Open robin-aws opened 3 years ago

robin-aws commented 3 years ago

The message header format defines the primary artifact that OnEncrypt produced as "Encrypted Data Keys". Not all encryption schemes will need to literally create only multiple encrypted copies of the plaintext data key, however. The binary format does not actually use these terms directly, so we have the opportunity to adjust these names without breaking backwards compatibility; we only have to update our documentation to refer to these existing fields with new names.

I would propose renaming "Encrypted Data Keys" to "Encryption Artifacts", but open to other suggestions.

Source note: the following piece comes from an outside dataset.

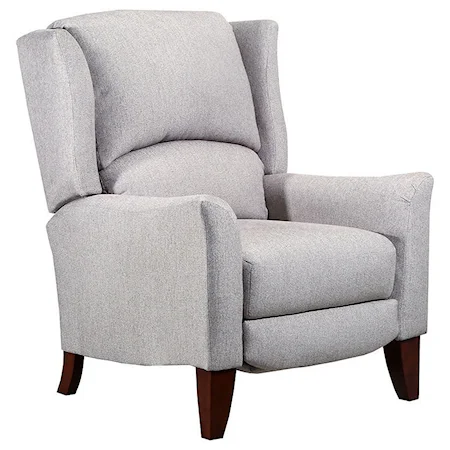 Transitional High-Leg Recliner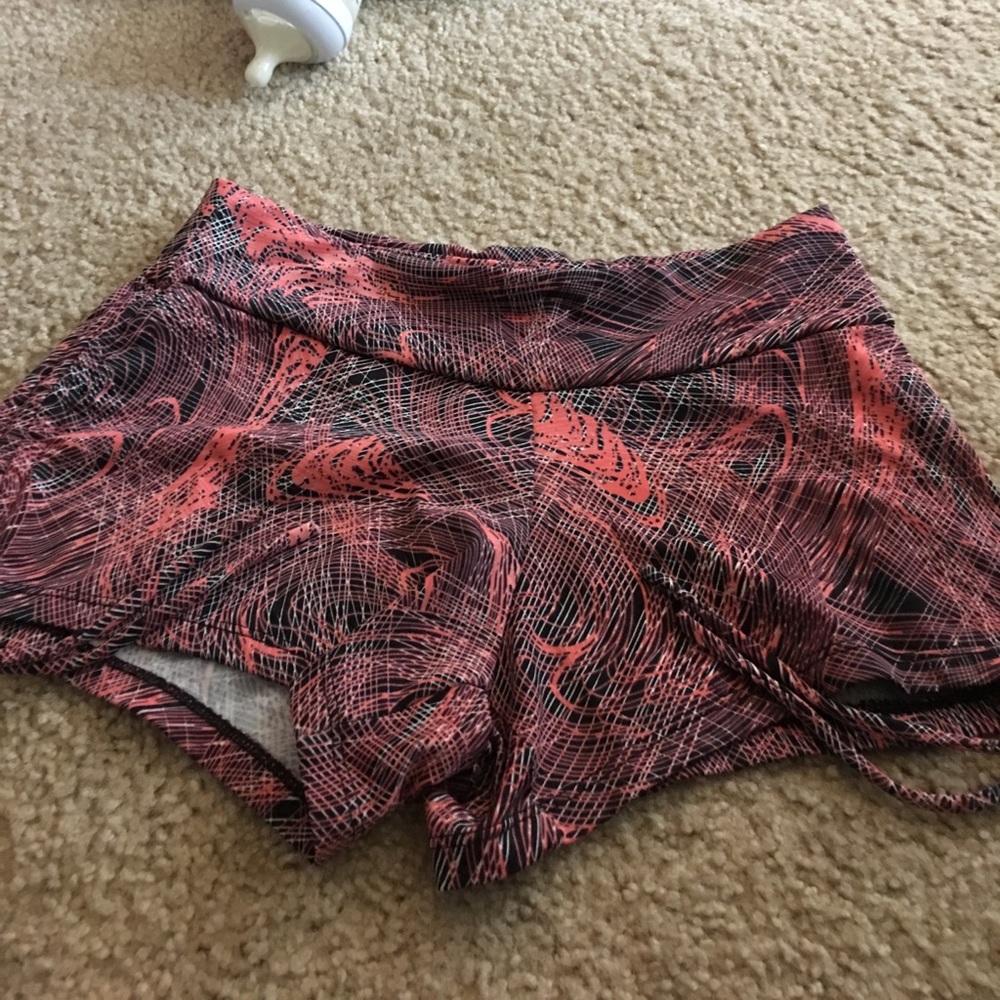 Workout shorts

The specification itself currently allows that the current naming is overly prescriptive:

"Note: "Encrypted" is a misnomer here, as the process by which a key provider may obtain the plaintext data key from the ciphertext and vice versa does not have to be an encryption and decryption cipher. This specification uses the terms "encrypt" and "decrypt" for simplicity, but the actual process by which a key provider obtains the plaintext data key from the ciphertext and vice versa MAY be any reversible operation, though we expect that most will use encryption."

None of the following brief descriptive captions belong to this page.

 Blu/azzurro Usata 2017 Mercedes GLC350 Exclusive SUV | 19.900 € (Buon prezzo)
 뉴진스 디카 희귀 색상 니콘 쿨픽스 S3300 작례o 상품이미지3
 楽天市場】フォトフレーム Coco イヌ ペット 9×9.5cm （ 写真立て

(https://github.com/awslabs/aws-encryption-sdk-specification/blob/master/framework/structures.md#structure)

We should consider generalizing this language a bit further to allow the possibility of recovering the plaintext through operations that require multiple encryption artifacts, as in Shamir's Secret Sharing scheme for example: https://en.wikipedia.org/wiki/Shamir%27s_Secret_Sharing.

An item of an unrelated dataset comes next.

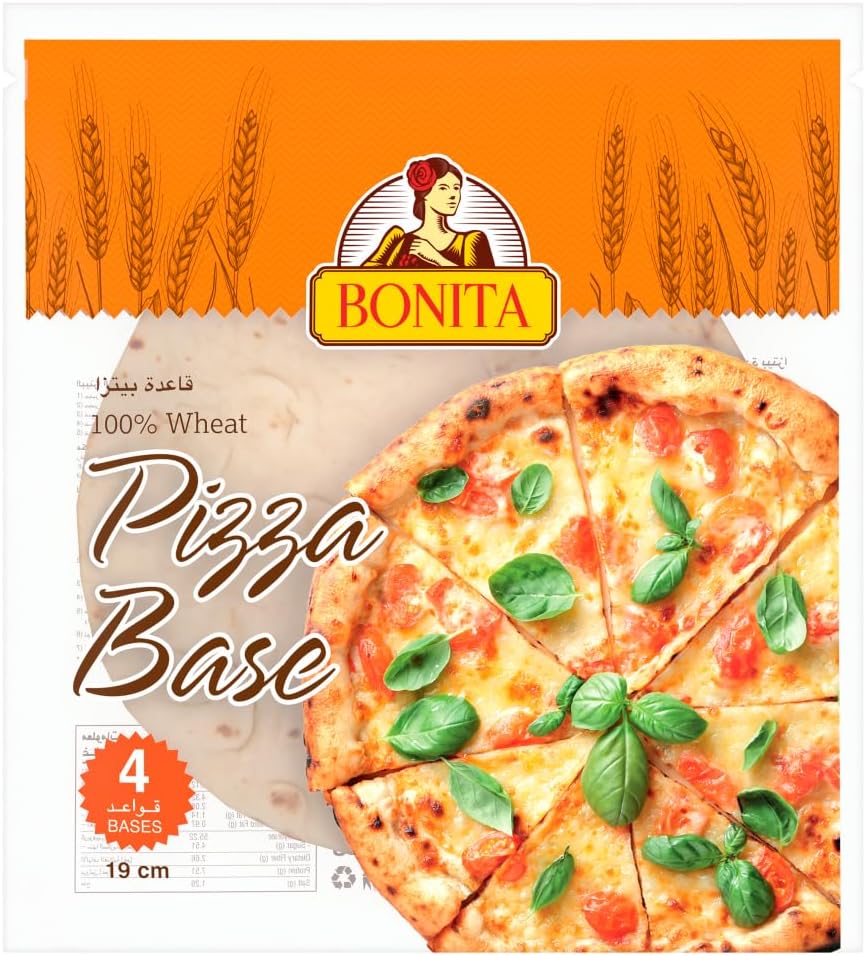 Bonita Pizza Base 19CM – 340G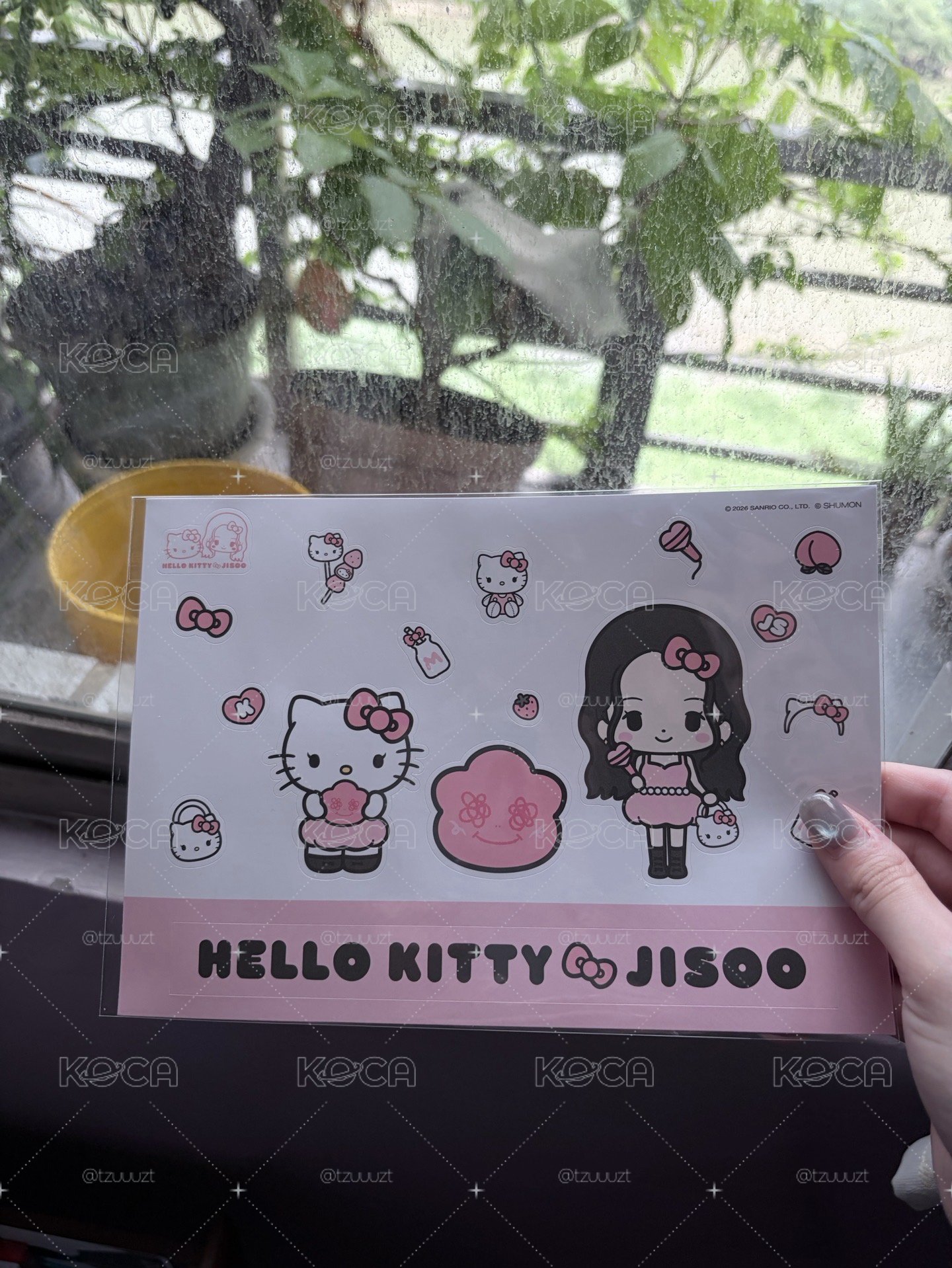 jisoo x kitty快閃店餘量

Note that the specification labels the actual binary data inside an Encrypted Data Key as "Ciphertext", whereas the developer guide confusingly uses "Encryption Data Key" for this as well. The latter should probably be changed to "Ciphertext" as well, independently of whether we rename the enclosing concept.

seebees commented 3 years ago

It may be a little too abstract but we could change the Ciphertext to Artifact. Since some kind of tokenization scheme is very reasonable but clearly NOT encryption.

robin-aws commented 3 years ago

I definitely feel that we should use a different term for the structure that attaches the provider ID and info to the ciphertext than the ciphertext itself, so I wouldn't be happy with "Encryption Artifact" and just "Artifact". Perhaps something bland like "Data" or "Payload"?

These things have to be at least related somehow to the plaintext data key, so perhaps we shouldn't drop "key" entirely, even if the ciphertext isn't literally an encrypted data key. "Encrypted Data Key Artifact"?